**Challenge**. Copy every row below word for word, leaving nothing out and changing nothing.

**Data to use**.
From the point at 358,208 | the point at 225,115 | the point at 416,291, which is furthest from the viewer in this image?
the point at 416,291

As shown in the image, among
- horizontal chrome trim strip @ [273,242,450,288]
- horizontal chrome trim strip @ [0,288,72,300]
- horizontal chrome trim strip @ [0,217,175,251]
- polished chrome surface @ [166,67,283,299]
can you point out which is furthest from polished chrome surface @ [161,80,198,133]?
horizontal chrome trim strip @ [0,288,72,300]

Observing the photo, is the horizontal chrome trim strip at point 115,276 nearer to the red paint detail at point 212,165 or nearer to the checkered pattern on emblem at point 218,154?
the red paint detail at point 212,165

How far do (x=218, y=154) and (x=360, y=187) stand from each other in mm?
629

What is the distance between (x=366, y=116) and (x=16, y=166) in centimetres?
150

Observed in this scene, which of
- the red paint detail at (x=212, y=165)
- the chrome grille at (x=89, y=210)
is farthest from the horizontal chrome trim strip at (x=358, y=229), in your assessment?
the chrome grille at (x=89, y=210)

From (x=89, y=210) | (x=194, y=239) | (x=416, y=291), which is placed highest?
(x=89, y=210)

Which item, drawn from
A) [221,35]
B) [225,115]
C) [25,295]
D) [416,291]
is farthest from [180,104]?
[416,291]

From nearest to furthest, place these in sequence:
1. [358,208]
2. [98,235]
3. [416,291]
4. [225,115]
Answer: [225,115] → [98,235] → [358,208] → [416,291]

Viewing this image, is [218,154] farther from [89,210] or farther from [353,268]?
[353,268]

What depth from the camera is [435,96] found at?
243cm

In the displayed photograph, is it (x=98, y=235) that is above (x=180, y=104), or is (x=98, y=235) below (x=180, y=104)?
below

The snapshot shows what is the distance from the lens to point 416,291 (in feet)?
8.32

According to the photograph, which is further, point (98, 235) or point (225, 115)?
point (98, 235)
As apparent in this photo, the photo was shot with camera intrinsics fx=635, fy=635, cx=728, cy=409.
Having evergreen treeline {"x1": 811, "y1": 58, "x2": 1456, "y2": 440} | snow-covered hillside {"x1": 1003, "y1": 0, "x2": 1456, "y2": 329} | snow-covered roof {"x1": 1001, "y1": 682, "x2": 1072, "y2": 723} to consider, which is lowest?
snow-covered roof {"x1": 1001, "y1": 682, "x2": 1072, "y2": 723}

**Correct answer**.
From the point at 358,208 | the point at 225,115 | the point at 416,291, which is furthest from the viewer in this image?
the point at 416,291

As shown in the image, among
- horizontal chrome trim strip @ [273,242,450,288]
- horizontal chrome trim strip @ [0,288,72,300]
- horizontal chrome trim strip @ [0,217,175,251]
- polished chrome surface @ [166,67,283,299]
can you point out which is furthest from polished chrome surface @ [161,80,198,133]?
horizontal chrome trim strip @ [0,288,72,300]

Observing the photo, is the horizontal chrome trim strip at point 115,276 nearer to the red paint detail at point 212,165 or nearer to the checkered pattern on emblem at point 218,154?
the red paint detail at point 212,165

How far do (x=218, y=154) and (x=360, y=187) stand from each other in mm?
629

What is the distance between (x=366, y=116) and (x=16, y=166) in centimetres?
150

Observed in this scene, which of
- the red paint detail at (x=212, y=165)
- the chrome grille at (x=89, y=210)
is farthest from the horizontal chrome trim strip at (x=358, y=229), in your assessment?
the chrome grille at (x=89, y=210)

From (x=89, y=210) | (x=194, y=239) | (x=416, y=291), which is placed highest?
(x=89, y=210)

Which item, drawn from
A) [221,35]
B) [225,115]
C) [25,295]
D) [416,291]
is farthest from [180,104]?
[416,291]

From nearest to furthest, place these in sequence:
1. [358,208]
2. [98,235]
3. [416,291]
4. [225,115]
Answer: [225,115] → [98,235] → [358,208] → [416,291]

Viewing this image, is [218,154] farther from [89,210] or farther from [353,268]?
[353,268]

What depth from the camera is [435,96] found at?
243cm

In the displayed photograph, is it (x=98, y=235) that is above (x=180, y=104), or is (x=98, y=235) below (x=180, y=104)?
below

The snapshot shows what is the distance from the lens to point 416,291 (in feet)?
8.32

According to the photograph, which is further, point (98, 235) or point (225, 115)?
point (98, 235)
As apparent in this photo, the photo was shot with camera intrinsics fx=635, fy=635, cx=728, cy=409.
Having evergreen treeline {"x1": 811, "y1": 58, "x2": 1456, "y2": 440} | snow-covered hillside {"x1": 1003, "y1": 0, "x2": 1456, "y2": 329} | snow-covered roof {"x1": 1001, "y1": 682, "x2": 1072, "y2": 723} to consider, which is lowest?
snow-covered roof {"x1": 1001, "y1": 682, "x2": 1072, "y2": 723}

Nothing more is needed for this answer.